(UnitedHeadlines.com) – A temporary restraining order was issued by a federal judge Oct. 30 blocking the Biden administration for destroying the temporary concertina wire fence Texas installed near Eagle Pass along the Rio Grande.
Chief U.S. District Judge Alia Moses ruled that if the temporary border fence continued to be dismantled by federal officials that Texas would suffer significant harm. In the ruling, Moses made one exception. The ruling states that federal officials can cut the fence only for medical emergencies “that most likely results in serious bodily injury or death” absent any available apparatus “to avoid such medical emergencies” before the barrier is reached.
The temporary restraining order is a result of a lawsuit Texas Attorney General Ken Paxton filed. On Oct. 24, Paxton requested the court grant an immediate injunction because “the Biden Administration further escalated the barrier destruction.” In his request, Paxton argued that federal officials stated that they were allowed to destroy the fence “to allow [illegal] aliens to enter & be processed.” The motion stated that “hydraulic-powered pallet forks” were used to remove the “concertina wire, fencing posts, clamps, and all” from the ground. The motion stated that 300 migrants were then waved into Texas illegally by federal officials.
The Department of Homeland Security stated that “under federal law” border agents must protect migrants from injury, “regardless of their legal status.” A Department of Homeland Security spokesperson stated they would comply with the court order.
The ruling by Moses was seen as a win for states that seek to enforce their own border security measures without assistance from the federal government.
The temporary restraining order remains in place until Nov. 13. A preliminary injunction hearing, when both parties have an opportunity to present evidence, is scheduled for Nov. 7.
According to Customs and Border Protection, there were over 2.4 million encounters at the southern border during fiscal year 2023, which ended Sept. 30.

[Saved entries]
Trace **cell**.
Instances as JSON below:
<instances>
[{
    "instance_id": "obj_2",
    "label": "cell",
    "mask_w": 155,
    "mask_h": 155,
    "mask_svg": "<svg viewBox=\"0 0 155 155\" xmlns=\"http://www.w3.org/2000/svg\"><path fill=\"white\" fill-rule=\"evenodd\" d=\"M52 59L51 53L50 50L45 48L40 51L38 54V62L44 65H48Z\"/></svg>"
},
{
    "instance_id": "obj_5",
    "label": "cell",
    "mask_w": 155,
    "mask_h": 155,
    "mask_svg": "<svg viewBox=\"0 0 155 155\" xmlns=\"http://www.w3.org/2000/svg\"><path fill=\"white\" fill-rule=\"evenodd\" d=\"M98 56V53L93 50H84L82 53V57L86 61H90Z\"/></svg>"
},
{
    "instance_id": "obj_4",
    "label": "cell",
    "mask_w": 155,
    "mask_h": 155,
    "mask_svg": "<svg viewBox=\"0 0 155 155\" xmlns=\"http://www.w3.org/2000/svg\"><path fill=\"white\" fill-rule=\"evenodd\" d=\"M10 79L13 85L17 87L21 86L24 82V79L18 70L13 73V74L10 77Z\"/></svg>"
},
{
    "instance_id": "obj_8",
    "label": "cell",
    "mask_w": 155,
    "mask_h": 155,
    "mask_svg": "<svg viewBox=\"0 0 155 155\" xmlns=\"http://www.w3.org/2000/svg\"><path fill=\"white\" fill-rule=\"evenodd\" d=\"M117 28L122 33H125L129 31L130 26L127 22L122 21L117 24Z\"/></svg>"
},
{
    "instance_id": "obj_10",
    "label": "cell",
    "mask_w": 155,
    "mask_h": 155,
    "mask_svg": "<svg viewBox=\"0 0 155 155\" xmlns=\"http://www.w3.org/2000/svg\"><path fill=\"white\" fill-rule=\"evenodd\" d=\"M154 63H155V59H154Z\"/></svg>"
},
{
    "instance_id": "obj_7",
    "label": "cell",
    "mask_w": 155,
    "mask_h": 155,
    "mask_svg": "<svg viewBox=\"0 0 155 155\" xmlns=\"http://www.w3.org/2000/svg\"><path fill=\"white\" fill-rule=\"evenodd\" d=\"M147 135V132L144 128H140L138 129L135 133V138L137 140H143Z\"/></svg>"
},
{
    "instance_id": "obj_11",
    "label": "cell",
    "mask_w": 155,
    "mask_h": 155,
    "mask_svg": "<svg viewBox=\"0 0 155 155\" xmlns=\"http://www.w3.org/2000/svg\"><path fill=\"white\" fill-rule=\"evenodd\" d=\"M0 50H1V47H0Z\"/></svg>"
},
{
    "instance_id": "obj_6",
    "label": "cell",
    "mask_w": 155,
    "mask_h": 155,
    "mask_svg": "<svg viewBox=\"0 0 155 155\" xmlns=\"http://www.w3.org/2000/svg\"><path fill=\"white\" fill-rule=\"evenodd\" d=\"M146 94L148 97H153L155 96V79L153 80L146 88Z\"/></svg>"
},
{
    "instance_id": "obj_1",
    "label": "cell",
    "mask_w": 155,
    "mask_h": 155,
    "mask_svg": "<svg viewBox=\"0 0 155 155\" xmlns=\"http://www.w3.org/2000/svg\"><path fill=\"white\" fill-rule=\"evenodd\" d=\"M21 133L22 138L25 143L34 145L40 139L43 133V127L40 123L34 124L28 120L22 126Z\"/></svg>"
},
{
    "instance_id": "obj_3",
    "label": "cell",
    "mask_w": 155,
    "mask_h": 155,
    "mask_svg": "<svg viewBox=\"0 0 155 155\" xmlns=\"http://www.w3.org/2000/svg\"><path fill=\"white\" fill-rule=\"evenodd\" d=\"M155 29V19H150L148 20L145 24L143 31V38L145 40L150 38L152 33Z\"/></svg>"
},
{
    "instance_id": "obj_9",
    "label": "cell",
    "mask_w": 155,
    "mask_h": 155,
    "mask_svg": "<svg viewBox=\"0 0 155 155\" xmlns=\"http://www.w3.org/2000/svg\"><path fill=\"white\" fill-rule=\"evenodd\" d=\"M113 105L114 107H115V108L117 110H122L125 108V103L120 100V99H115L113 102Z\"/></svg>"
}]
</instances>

Directions:
1 - Duplicate everything in the border fence article from "The Department of" down to "for Nov. 7.".
2 - List every date in the border fence article that is given as a month and day.

Solution set:
1 -
The Department of Homeland Security stated that “under federal law” border agents must protect migrants from injury, “regardless of their legal status.” A Department of Homeland Security spokesperson stated they would comply with the court order.
The ruling by Moses was seen as a win for states that seek to enforce their own border security measures without assistance from the federal government.
The temporary restraining order remains in place until Nov. 13. A preliminary injunction hearing, when both parties have an opportunity to present evidence, is scheduled for Nov. 7.

2 -
- Oct. 30
- Oct. 24
- Nov. 13
- Nov. 7
- Sept. 30